A varying number of particles is one of the most relevant characteristics of systems of interest in nature and technology, ranging from the exchange of energy and matter with the surrounding environment to the change of particle number through internal dynamics such as reactions. The physico-mathematical modeling of these systems is extremely challenging, with the major difficulty being the time dependence of the number of degrees of freedom and the additional constraint that the increment or reduction of the number and species of particles must not violate basic physical laws. Theoretical models, in such a case, represent the key tool for the design of computational strategies for numerical studies that deliver trustful results. In this manuscript, we review complementary physico-mathematical approaches of varying number of particles inspired by rather different specific numerical goals. As a result of the analysis on the underlying common structure of these models, we propose a unifying master equation for general dynamical systems with varying number of particles. This equation embeds all the previous models and can potentially model a much larger range of complex systems, ranging from molecular to social agent-based dynamics.

Figures (3)

• Figure 1: Graphical representation of the open system and associated formalism. The open system $\Omega$, with its boundary surface $\partial\Omega$, is defined as a subsystem of $U$ with $n$ particles. The reservoir is defined as a large system, $U\backslash\Omega=\Omega_{c}$, with $N-n$ particles, since $U$ contains $N$ particles. The $n$ dimensional domain of the phase-space of particles in $\Omega$ is defined as $S^{n}=\mathbb{R}^{3n}\times \Omega^{n}$ while the $N-n$ dimensional domain of the phase-space of particles in $\Omega_{c}$ is defined as $S_{c}^{N-n}=\mathbb{R}^{3(N-n)}\times \Omega^{(n-N)}$. This figure is adapted from Fig.1 of jpa.

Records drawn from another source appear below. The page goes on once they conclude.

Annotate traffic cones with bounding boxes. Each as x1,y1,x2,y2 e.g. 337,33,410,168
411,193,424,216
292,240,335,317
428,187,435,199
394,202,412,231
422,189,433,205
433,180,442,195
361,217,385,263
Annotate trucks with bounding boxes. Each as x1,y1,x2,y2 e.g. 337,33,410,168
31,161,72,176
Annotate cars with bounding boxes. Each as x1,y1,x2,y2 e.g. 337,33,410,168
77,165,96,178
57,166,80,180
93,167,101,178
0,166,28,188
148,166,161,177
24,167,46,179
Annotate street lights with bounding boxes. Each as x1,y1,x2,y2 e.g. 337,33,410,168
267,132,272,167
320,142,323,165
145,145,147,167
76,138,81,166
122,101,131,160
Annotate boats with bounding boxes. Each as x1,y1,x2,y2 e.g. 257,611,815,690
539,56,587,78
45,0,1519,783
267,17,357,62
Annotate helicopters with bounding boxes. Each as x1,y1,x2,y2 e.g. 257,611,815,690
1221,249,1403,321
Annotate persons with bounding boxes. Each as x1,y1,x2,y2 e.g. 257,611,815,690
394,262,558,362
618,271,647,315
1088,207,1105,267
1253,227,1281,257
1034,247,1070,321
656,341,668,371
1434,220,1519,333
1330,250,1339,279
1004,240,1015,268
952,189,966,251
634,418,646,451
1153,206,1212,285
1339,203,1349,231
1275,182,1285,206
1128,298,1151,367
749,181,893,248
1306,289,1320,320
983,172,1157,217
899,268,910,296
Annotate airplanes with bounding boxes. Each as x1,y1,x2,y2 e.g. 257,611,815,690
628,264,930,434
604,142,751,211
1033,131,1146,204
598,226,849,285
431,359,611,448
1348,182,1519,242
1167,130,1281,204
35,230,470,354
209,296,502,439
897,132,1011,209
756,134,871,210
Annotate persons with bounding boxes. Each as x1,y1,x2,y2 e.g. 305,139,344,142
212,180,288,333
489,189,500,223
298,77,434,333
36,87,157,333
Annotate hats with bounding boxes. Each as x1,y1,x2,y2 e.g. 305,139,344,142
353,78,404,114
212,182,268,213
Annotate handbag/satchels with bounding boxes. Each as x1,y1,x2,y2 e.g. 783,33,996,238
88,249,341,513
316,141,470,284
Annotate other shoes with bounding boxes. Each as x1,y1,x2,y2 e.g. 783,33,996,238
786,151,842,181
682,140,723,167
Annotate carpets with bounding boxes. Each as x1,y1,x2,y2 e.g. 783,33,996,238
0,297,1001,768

• Figure 2: Illustration of particle-based models. a. Change of resolution from molecular to particle resolution, where each molecule is considered as one bead. b. A particle-based reaction-diffusion process for $A+A\rightarrow A$, where $\lambda(y,x_1,x_2)$ is the position dependent rate function. Figure (a) is adapted from Fig.1(a) of jcpor.
• Figure 3: Phase space for a general reaction-diffusion process involving one chemical species. The space $\mathbb{X}$ represents the phase space of one particle $A$ (e.g. $\mathbb{R}^3$), and the distributions described by the chemical diffusion master equation reside in this phase space. Figure adapted from Fig.1(a) of del2024open.